Publicly, the admissions department has prided itself on affordability. Just this semester, the University launched a tuition waiver program called the Grizzly Promise for Montana students with families making less than $50,000 a year. It’s great that UM is making affordability a priority for incoming students, and it has hopeful implications for enrollment. 

However, when students get here, we continue to drop the ball on their financial aid support. Students should not have to make multiple efforts to hear from the financial aid office, nor should they have to suffer based on its procedural errors. 

Whether it be large scholarships, filing a FAFSA or awarding COVID relief funds, any of the office’s missteps could negatively affect someone’s future. 

The lack of staffing is not a new problem, either. The Kaimin reported almost a year ago that the financial aid office was half staffed. Kari Neal, a former employee in the office, told the Kaimin in April 2022 that the office is “perpetually understaffed, overworked and underpaid.”

On its face, the University says financial aid is integral to running the school.

“Arguably one of the most important offices at the University of Montana is that of Financial Aid,” the financial aid application says. “That’s because it’s the primary office where dreams become reality and people seek support to make (the) largest investment of their life.”

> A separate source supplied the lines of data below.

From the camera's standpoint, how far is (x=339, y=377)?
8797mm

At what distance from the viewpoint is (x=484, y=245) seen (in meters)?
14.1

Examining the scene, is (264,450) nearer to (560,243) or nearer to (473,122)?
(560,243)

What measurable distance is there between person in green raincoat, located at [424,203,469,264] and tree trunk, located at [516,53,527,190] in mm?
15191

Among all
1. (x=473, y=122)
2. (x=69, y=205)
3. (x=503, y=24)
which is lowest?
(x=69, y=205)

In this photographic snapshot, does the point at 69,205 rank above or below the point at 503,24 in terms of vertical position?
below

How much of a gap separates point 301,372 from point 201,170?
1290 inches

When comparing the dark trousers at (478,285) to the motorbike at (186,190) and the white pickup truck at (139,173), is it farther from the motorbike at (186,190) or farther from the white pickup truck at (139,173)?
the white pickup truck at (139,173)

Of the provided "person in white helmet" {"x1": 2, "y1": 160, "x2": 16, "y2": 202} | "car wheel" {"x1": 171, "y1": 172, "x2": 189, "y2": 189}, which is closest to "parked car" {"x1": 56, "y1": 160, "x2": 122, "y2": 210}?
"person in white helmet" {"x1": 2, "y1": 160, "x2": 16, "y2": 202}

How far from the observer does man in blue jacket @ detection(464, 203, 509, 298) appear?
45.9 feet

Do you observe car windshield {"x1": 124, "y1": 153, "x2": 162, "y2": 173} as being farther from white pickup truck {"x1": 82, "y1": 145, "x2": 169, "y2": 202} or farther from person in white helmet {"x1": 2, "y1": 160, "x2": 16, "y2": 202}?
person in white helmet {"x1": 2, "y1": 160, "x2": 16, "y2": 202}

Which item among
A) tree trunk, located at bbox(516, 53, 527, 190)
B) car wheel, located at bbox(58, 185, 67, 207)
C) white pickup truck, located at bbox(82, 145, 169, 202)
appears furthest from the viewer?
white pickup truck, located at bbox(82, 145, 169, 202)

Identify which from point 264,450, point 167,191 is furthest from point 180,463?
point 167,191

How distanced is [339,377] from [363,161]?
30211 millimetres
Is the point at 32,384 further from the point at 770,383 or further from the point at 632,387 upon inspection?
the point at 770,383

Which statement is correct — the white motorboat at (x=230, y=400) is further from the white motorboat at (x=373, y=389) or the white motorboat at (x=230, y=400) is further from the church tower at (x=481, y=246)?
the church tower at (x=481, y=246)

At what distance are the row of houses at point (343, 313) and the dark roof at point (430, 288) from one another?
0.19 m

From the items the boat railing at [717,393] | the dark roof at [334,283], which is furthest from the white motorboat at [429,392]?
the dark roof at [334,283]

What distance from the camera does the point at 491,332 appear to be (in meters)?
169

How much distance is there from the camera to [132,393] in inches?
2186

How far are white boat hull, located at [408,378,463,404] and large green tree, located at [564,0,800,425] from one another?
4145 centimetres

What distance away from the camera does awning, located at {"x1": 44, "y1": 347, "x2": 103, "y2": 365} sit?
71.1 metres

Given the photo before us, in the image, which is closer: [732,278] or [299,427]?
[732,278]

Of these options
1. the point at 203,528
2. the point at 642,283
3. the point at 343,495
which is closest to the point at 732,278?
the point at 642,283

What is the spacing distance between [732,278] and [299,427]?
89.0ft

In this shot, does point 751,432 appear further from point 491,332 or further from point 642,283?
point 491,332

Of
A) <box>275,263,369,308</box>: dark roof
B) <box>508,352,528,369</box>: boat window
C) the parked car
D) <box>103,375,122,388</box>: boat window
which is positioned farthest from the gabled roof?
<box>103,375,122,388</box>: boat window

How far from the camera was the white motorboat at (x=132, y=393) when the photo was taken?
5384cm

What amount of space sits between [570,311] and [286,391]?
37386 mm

The Kaimin agrees that financial aid employees are doing one of the most important jobs on campus. They ensure our students can continue their education, and, in turn, cement the University’s legacy of uplifting intelligent and capable students — no matter their family’s wealth. 

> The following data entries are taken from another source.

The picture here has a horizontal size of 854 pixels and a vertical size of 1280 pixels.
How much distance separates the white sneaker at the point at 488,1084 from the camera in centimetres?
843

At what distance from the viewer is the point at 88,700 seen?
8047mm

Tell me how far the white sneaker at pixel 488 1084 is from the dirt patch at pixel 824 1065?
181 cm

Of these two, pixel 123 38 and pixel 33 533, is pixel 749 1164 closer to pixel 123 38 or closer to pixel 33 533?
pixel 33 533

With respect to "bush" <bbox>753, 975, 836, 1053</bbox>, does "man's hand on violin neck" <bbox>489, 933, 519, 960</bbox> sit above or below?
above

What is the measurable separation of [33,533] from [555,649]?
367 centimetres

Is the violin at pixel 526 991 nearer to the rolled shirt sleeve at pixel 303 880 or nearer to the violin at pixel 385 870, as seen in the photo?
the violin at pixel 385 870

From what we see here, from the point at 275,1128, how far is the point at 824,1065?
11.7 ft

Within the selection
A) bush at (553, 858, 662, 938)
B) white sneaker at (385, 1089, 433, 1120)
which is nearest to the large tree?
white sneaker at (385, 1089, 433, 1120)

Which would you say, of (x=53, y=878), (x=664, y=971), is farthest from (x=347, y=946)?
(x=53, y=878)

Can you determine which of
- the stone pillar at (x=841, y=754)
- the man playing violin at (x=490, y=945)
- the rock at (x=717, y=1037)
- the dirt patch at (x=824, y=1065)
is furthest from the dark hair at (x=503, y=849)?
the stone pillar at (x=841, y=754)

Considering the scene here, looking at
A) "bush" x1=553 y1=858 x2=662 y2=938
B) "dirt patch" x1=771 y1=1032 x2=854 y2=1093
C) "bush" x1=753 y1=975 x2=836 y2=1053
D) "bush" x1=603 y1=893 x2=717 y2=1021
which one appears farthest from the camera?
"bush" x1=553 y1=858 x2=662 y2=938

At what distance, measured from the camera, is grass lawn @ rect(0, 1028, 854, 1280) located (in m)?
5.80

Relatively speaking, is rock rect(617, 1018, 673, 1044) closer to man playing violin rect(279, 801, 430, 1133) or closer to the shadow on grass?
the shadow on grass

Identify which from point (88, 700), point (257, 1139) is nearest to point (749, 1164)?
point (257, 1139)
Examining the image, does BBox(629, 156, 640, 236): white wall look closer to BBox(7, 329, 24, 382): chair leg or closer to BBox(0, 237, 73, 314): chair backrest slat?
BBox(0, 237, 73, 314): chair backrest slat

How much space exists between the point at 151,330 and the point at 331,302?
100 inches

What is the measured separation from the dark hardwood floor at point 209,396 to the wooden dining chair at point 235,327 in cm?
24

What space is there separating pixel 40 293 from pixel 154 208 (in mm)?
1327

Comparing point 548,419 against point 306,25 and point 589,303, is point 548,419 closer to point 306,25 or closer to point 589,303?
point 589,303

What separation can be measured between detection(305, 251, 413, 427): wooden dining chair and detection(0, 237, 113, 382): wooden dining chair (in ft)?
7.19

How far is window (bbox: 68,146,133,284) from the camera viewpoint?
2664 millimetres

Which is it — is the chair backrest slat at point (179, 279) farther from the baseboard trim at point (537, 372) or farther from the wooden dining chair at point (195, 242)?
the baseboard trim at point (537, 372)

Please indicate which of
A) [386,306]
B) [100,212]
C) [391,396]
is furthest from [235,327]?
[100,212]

However, that same financial aid counselor application says the position pays $18.72 per hour. That adds up to less than $40,000 a year. For such a student-centered organization, this pay should be bumped higher — especially when 51% of UM students use federal loans, according to Kaimin reporting. 

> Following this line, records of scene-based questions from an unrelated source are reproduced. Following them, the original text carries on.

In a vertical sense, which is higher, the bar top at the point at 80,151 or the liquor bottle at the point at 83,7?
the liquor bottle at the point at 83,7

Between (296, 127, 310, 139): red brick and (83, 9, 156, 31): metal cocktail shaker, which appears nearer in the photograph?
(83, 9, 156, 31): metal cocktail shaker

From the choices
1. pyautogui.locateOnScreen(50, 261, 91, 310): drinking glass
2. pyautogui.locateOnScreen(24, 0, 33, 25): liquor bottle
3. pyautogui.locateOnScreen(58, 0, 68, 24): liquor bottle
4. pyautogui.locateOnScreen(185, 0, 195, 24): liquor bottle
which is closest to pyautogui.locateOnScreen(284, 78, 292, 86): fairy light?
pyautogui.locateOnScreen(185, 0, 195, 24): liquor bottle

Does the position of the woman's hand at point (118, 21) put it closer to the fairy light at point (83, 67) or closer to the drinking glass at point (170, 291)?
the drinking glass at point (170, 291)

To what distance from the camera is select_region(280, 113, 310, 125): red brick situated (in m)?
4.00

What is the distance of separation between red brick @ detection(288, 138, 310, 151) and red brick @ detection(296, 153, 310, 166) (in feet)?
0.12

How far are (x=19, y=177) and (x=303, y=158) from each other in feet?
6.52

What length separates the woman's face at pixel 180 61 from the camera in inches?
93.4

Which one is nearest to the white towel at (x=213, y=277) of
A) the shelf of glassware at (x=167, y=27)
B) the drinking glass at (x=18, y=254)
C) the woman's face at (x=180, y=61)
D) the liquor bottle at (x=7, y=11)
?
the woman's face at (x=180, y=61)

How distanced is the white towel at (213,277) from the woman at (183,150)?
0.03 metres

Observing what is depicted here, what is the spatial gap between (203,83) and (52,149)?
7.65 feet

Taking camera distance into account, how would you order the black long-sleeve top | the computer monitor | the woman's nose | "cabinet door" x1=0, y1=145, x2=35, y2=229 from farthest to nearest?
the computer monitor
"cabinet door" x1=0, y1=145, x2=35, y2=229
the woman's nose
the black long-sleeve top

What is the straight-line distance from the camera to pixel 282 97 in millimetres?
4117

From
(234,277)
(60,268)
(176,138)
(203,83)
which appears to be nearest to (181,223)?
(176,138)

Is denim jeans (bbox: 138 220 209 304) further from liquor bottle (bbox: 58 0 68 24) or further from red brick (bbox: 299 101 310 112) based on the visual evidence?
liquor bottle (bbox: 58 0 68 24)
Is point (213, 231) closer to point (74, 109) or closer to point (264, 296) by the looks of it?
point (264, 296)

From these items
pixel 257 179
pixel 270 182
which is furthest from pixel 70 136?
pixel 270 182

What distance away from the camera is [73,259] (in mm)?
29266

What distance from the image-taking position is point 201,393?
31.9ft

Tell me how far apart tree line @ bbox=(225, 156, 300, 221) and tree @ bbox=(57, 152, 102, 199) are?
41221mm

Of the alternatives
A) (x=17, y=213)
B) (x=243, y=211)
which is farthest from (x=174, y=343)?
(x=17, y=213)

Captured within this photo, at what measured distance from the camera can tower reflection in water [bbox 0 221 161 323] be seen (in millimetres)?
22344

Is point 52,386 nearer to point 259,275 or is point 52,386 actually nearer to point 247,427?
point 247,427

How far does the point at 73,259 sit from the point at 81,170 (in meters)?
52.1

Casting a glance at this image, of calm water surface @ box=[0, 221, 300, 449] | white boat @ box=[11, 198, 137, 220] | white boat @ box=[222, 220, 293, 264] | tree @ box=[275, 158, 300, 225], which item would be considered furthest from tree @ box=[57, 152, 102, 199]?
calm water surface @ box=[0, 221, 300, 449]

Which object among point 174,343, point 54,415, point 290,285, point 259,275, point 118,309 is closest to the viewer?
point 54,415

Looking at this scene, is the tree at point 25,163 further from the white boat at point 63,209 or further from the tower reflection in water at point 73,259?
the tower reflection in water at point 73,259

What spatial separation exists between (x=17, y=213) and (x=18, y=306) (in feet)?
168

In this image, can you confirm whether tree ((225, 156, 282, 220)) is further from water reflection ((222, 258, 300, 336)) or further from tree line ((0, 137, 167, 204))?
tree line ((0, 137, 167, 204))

A similar job at Montana State University pays $21.10 an hour. It is only about a $2.50 difference, but for such a demanding job, we should be scraping as much as possible out of our budget to be competitive with our in-state counterpart.  

Since we make our UM staff members work long hours and students bombard them each day with enrollment-altering financial aid decisions, it’s urgent for us to make financial aid a higher priority. 

Having a functioning financial aid office is more important than ever. College is getting more expensive across the country, and the UM has been losing first generation students and Pell Grant recipients for almost half a decade, with a 9.4% decrease in first gen students this year. 

The University can pride itself on having a high number of students returning to their second year of college, but it tends to forget that less than half of its enrollees actually leave Missoula with a degree. 

To be a successful university, we have to build from the bottom up, and one of the most important foundations we can create is ensuring that students’ financial aid is handled swiftly and properly.